— Dataset content —

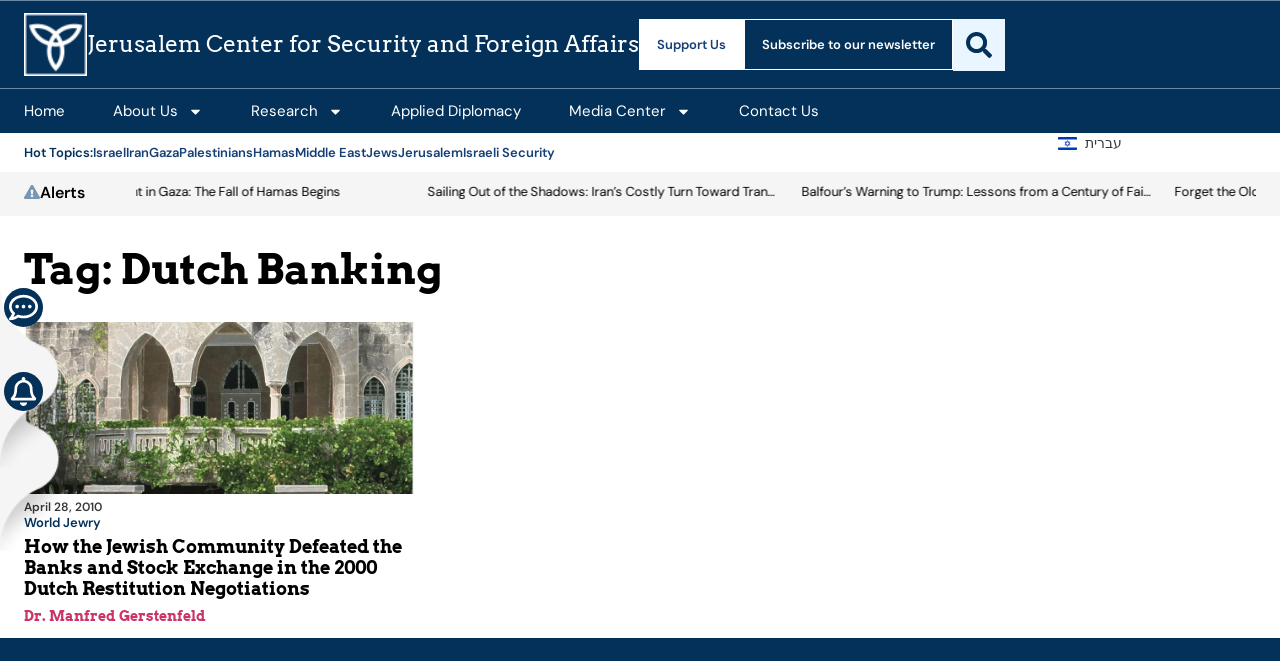

--- FILE ---
content_type: text/css; charset=UTF-8
request_url: https://jcpa.org/wp-content/uploads/elementor/css/post-103546.css?ver=1761742521
body_size: 441
content:
.elementor-103546 .elementor-element.elementor-element-4487de5b{--display:flex;--flex-direction:column;--container-widget-width:100%;--container-widget-height:initial;--container-widget-flex-grow:0;--container-widget-align-self:initial;--flex-wrap-mobile:wrap;--padding-top:32px;--padding-bottom:32px;--padding-left:24px;--padding-right:24px;}.elementor-widget-heading .elementor-heading-title{font-family:var( --e-global-typography-primary-font-family ), Sans-serif;font-size:var( --e-global-typography-primary-font-size );font-weight:var( --e-global-typography-primary-font-weight );color:var( --e-global-color-primary );}.elementor-103546 .elementor-element.elementor-element-1da32f73{--display:flex;--padding-top:24px;--padding-bottom:24px;--padding-left:0px;--padding-right:0px;}.elementor-103546 .elementor-element.elementor-element-1fe47107{--display:flex;--padding-top:24px;--padding-bottom:24px;--padding-left:24px;--padding-right:24px;}.elementor-103546 .elementor-element.elementor-element-1fe47107:not(.elementor-motion-effects-element-type-background), .elementor-103546 .elementor-element.elementor-element-1fe47107 > .elementor-motion-effects-container > .elementor-motion-effects-layer{background-color:var( --e-global-color-f34a649 );}.elementor-widget-author-box .elementor-author-box__name{color:var( --e-global-color-secondary );font-family:var( --e-global-typography-primary-font-family ), Sans-serif;font-size:var( --e-global-typography-primary-font-size );font-weight:var( --e-global-typography-primary-font-weight );}.elementor-widget-author-box .elementor-author-box__bio{color:var( --e-global-color-text );font-family:var( --e-global-typography-text-font-family ), Sans-serif;font-size:var( --e-global-typography-text-font-size );font-weight:var( --e-global-typography-text-font-weight );}.elementor-widget-author-box .elementor-author-box__button{color:var( --e-global-color-secondary );border-color:var( --e-global-color-secondary );font-family:var( --e-global-typography-accent-font-family ), Sans-serif;font-size:var( --e-global-typography-accent-font-size );font-weight:var( --e-global-typography-accent-font-weight );}.elementor-widget-author-box .elementor-author-box__button:hover{border-color:var( --e-global-color-secondary );color:var( --e-global-color-secondary );}.elementor-103546 .elementor-element.elementor-element-66ebff52 .elementor-author-box__name{color:var( --e-global-color-accent );font-size:20px;font-weight:700;line-height:0.7em;margin-bottom:12px;}.elementor-103546 .elementor-element.elementor-element-66ebff52 .elementor-author-box__bio{font-family:"DM Sans", Sans-serif;font-size:14px;font-weight:400;margin-bottom:13px;}.elementor-103546 .elementor-element.elementor-element-66ebff52 .elementor-author-box__button{color:var( --e-global-color-primary );border-color:var( --e-global-color-primary );font-family:"DM Sans", Sans-serif;font-size:15px;font-weight:600;line-height:1.2em;border-width:0px;border-radius:0px;padding:25px 0px 0px 0px;}.elementor-103546 .elementor-element.elementor-element-2b0581b{--display:flex;}.elementor-widget-loop-grid .elementor-button{background-color:var( --e-global-color-accent );font-family:var( --e-global-typography-accent-font-family ), Sans-serif;font-size:var( --e-global-typography-accent-font-size );font-weight:var( --e-global-typography-accent-font-weight );}.elementor-widget-loop-grid .elementor-pagination{font-family:var( --e-global-typography-secondary-font-family ), Sans-serif;font-size:var( --e-global-typography-secondary-font-size );font-weight:var( --e-global-typography-secondary-font-weight );}.elementor-widget-loop-grid .e-load-more-message{font-family:var( --e-global-typography-secondary-font-family ), Sans-serif;font-size:var( --e-global-typography-secondary-font-size );font-weight:var( --e-global-typography-secondary-font-weight );}.elementor-103546 .elementor-element.elementor-element-7502f8c{--grid-columns:3;}.elementor-103546 .elementor-element.elementor-element-7502f8c .elementor-pagination{text-align:center;}body:not(.rtl) .elementor-103546 .elementor-element.elementor-element-7502f8c .elementor-pagination .page-numbers:not(:first-child){margin-left:calc( 10px/2 );}body:not(.rtl) .elementor-103546 .elementor-element.elementor-element-7502f8c .elementor-pagination .page-numbers:not(:last-child){margin-right:calc( 10px/2 );}body.rtl .elementor-103546 .elementor-element.elementor-element-7502f8c .elementor-pagination .page-numbers:not(:first-child){margin-right:calc( 10px/2 );}body.rtl .elementor-103546 .elementor-element.elementor-element-7502f8c .elementor-pagination .page-numbers:not(:last-child){margin-left:calc( 10px/2 );}@media(max-width:1024px){.elementor-widget-heading .elementor-heading-title{font-size:var( --e-global-typography-primary-font-size );}.elementor-widget-author-box .elementor-author-box__name{font-size:var( --e-global-typography-primary-font-size );}.elementor-widget-author-box .elementor-author-box__bio{font-size:var( --e-global-typography-text-font-size );}.elementor-widget-author-box .elementor-author-box__button{font-size:var( --e-global-typography-accent-font-size );}.elementor-widget-loop-grid .elementor-pagination{font-size:var( --e-global-typography-secondary-font-size );}.elementor-widget-loop-grid .elementor-button{font-size:var( --e-global-typography-accent-font-size );}.elementor-widget-loop-grid .e-load-more-message{font-size:var( --e-global-typography-secondary-font-size );}.elementor-103546 .elementor-element.elementor-element-7502f8c{--grid-columns:2;}}@media(max-width:767px){.elementor-widget-heading .elementor-heading-title{font-size:var( --e-global-typography-primary-font-size );}.elementor-103546 .elementor-element.elementor-element-1fe47107{--width:100%;}.elementor-widget-author-box .elementor-author-box__name{font-size:var( --e-global-typography-primary-font-size );}.elementor-widget-author-box .elementor-author-box__bio{font-size:var( --e-global-typography-text-font-size );}.elementor-widget-author-box .elementor-author-box__button{font-size:var( --e-global-typography-accent-font-size );}.elementor-widget-loop-grid .elementor-pagination{font-size:var( --e-global-typography-secondary-font-size );}.elementor-widget-loop-grid .elementor-button{font-size:var( --e-global-typography-accent-font-size );}.elementor-widget-loop-grid .e-load-more-message{font-size:var( --e-global-typography-secondary-font-size );}.elementor-103546 .elementor-element.elementor-element-7502f8c{--grid-columns:1;}}@media(min-width:768px){.elementor-103546 .elementor-element.elementor-element-1fe47107{--width:659px;}}@media(max-width:1024px) and (min-width:768px){.elementor-103546 .elementor-element.elementor-element-1fe47107{--width:659px;}}/* Start custom CSS for author-box, class: .elementor-element-66ebff52 */.elementor-103546 .elementor-element.elementor-element-66ebff52 a.elementor-author-box__button {
    border-bottom: 1px solid #23282d !important;
}/* End custom CSS */
/* Start custom CSS for container, class: .elementor-element-1da32f73 */.elementor-103546 .elementor-element.elementor-element-1da32f73,
.author .elementor-103546 .elementor-element.elementor-element-1da32f73 .elementor-author-box__name {
    display: none;
}
.elementor-editor-active .elementor-103546 .elementor-element.elementor-element-1da32f73,
.elementor-editor-active .elementor-author-box__name {
    display: flex;
}
.author .elementor-103546 .elementor-element.elementor-element-1da32f73 {
    display: flex;
}/* End custom CSS */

— Action item —
From the data, pick out every line that includes "editor".

— Expected output —
.elementor-editor-active .elementor-103546 .elementor-element.elementor-element-1da32f73,
.elementor-editor-active .elementor-author-box__name {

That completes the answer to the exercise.